The theorem about the fundamental group is an immediate corollary: look at the universal cover $\tilde{M}$. One can "pull back" the metric so that the covering map is a local isometry. Hence, the same curvature estimates apply to $\tilde{M}$, so it, too, must be compact. But a compact manifold can only finitely cover something, so the fundamental group of $M$ is finite.
To push this to Ricci, one uses a nice trick: if $\text{Ric} > 0$, then the sectional curvature in some directions must be $> 0$, and one uses these directions only to show geodesics eventually stop minimizing.
The Synge theorems have a different style of proof. Here's one version of the theorem: suppose $M$ is compact with positive curvature, and $f:M\rightarrow M$ is an isometry. Suppose $\text{dim}(M)$ is even and $f$ is orientation preserving OR $\text{dim}(M)$ is odd and $f$ is orientation reversing. Then $f$ has a fixed point.
The proof is straightforward: suppose not. Choose $p\in M$ with $d(p,f(p))$ as small as possible. Choose a minimal geodesic from $p$ to $f(p)$. One then computes variations of the geodesic (this uses the parity of the dimension, if I recall correctly), and shows that some nearby geodesic is smaller, contradicting your choice of $\gamma$.
As a corollary, one learns that the fundamental group of an even dimension positively curved compact manifold is either trivial or $\mathbb{Z}/2\mathbb{Z}$. For, suppose $M$ satisfies all the hypothesis. Look at the deck group action on $\tilde{M}$. If it's orientation preserving, it has a fixed point, but the only deck transformation with a fixed point is the identity. If it's orientation reversing, then it's square is orientation preserving, and hence is the identity, so all elements are of order 2 in $\pi_1$. If there are 2 orientation reversing maps, then their product is orientation preserving and hence the identity, so there is at most one element of order 2.

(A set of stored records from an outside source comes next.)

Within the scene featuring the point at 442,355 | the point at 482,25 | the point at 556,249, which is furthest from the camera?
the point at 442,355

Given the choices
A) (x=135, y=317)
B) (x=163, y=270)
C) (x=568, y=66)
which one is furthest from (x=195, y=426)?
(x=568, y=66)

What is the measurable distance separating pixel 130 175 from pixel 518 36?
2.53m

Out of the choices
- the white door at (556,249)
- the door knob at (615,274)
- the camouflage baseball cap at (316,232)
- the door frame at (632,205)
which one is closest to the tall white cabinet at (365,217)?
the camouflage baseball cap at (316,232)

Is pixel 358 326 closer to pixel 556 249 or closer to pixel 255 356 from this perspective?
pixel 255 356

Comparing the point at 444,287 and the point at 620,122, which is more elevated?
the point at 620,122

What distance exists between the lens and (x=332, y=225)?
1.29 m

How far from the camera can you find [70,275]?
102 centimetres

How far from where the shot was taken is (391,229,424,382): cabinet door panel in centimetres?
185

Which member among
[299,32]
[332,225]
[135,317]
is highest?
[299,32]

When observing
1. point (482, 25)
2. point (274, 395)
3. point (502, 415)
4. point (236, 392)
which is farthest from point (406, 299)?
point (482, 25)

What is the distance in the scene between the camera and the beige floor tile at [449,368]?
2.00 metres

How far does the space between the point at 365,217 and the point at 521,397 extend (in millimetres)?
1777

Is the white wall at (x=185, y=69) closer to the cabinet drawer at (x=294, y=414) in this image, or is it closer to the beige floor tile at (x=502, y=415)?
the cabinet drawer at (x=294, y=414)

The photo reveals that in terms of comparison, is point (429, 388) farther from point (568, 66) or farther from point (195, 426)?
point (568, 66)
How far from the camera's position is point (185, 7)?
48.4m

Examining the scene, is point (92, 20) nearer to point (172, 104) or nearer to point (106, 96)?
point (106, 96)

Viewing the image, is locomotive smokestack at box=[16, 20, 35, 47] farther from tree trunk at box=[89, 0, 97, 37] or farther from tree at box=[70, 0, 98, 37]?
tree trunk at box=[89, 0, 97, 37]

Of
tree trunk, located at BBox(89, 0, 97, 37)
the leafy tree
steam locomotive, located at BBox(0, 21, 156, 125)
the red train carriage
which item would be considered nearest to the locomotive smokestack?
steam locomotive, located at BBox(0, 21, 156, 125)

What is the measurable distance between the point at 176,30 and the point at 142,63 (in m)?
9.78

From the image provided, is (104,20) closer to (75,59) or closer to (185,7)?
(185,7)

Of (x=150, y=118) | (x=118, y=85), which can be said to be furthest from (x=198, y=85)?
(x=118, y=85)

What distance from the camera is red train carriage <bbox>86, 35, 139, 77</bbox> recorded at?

Likewise, in odd dimensions, the corollary is that $M$ must be orientable, since the deck group must acts on $\tilde{M}$ by orientation preserving maps.
Finally, to just randomly answer one of your other questions, curvature can affect higher homotopy groups. As Matt E pointed out, in negative (really, nonpositive) curvature, the universal cover is $\mathbb{R}^n$, implying all higher homotopy groups vanish. In positive curvature, this is a very important and currently unsolved problem.